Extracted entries
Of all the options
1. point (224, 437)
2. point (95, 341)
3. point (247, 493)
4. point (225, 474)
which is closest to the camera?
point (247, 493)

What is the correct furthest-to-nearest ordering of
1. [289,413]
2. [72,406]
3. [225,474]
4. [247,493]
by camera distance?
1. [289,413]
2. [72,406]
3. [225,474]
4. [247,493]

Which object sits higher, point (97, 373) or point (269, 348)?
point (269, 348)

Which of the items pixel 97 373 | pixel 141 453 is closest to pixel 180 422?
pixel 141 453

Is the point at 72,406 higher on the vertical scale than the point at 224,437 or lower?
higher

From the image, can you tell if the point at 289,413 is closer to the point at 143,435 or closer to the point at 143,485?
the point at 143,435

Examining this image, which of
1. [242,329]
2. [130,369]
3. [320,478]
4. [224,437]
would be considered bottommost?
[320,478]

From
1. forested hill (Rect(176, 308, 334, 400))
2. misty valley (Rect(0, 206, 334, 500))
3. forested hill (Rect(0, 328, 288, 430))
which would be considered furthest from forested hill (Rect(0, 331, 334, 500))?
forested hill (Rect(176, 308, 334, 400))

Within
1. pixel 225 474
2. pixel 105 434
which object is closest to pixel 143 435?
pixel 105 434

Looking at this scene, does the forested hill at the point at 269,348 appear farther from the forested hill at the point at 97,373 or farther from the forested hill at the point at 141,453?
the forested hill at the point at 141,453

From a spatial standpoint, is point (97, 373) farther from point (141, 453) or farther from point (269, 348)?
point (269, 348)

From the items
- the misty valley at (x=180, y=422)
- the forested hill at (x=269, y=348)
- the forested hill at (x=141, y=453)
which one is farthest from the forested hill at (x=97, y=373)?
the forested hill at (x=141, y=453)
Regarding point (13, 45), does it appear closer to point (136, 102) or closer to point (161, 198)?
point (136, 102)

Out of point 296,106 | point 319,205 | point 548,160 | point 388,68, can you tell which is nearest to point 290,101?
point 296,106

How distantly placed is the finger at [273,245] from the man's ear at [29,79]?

EXERCISE GOAL: Rewrite the entries above, substituting "foggy valley" for every "misty valley" and changing nothing else.

WRITTEN RESPONSE:
Of all the options
1. point (224, 437)
2. point (95, 341)
3. point (247, 493)
4. point (225, 474)
which is closest to the camera?
point (247, 493)

What is the correct furthest-to-nearest ordering of
1. [289,413]
2. [72,406]
3. [225,474]
4. [247,493]
by camera distance?
1. [289,413]
2. [72,406]
3. [225,474]
4. [247,493]

Which object sits higher, point (97, 373) or point (269, 348)?
point (269, 348)

Which of the items pixel 97 373 | pixel 141 453 is closest to pixel 180 422?
pixel 141 453

Is the point at 72,406 higher on the vertical scale than the point at 224,437 or lower?
higher

From the image, can you tell if the point at 289,413 is closer to the point at 143,435 or closer to the point at 143,485?
the point at 143,435

Examining this image, which of
1. [242,329]
2. [130,369]
3. [320,478]
4. [224,437]
would be considered bottommost?
[320,478]

From
1. forested hill (Rect(176, 308, 334, 400))
2. foggy valley (Rect(0, 206, 334, 500))
3. forested hill (Rect(0, 328, 288, 430))
which would be considered furthest from forested hill (Rect(0, 331, 334, 500))?
forested hill (Rect(176, 308, 334, 400))

Within
1. pixel 225 474
2. pixel 105 434
which object is closest to pixel 143 435?
pixel 105 434

Looking at this scene, does the forested hill at the point at 269,348 appear farther from the forested hill at the point at 97,373 or farther from the forested hill at the point at 141,453?
the forested hill at the point at 141,453

From a spatial standpoint, is point (97, 373) farther from point (141, 453) or farther from point (269, 348)?
point (269, 348)

From the items
- the foggy valley at (x=180, y=422)
- the forested hill at (x=269, y=348)
- the forested hill at (x=141, y=453)
which one is farthest from the forested hill at (x=97, y=373)?
the forested hill at (x=141, y=453)
Regarding point (13, 45), does it appear closer to point (136, 102) or closer to point (161, 198)?
point (136, 102)

Out of point 296,106 | point 319,205 | point 548,160 | point 388,68, can you tell which is nearest to point 290,101?
point 296,106

How distantly placed is the finger at [273,245] from the man's ear at [29,79]?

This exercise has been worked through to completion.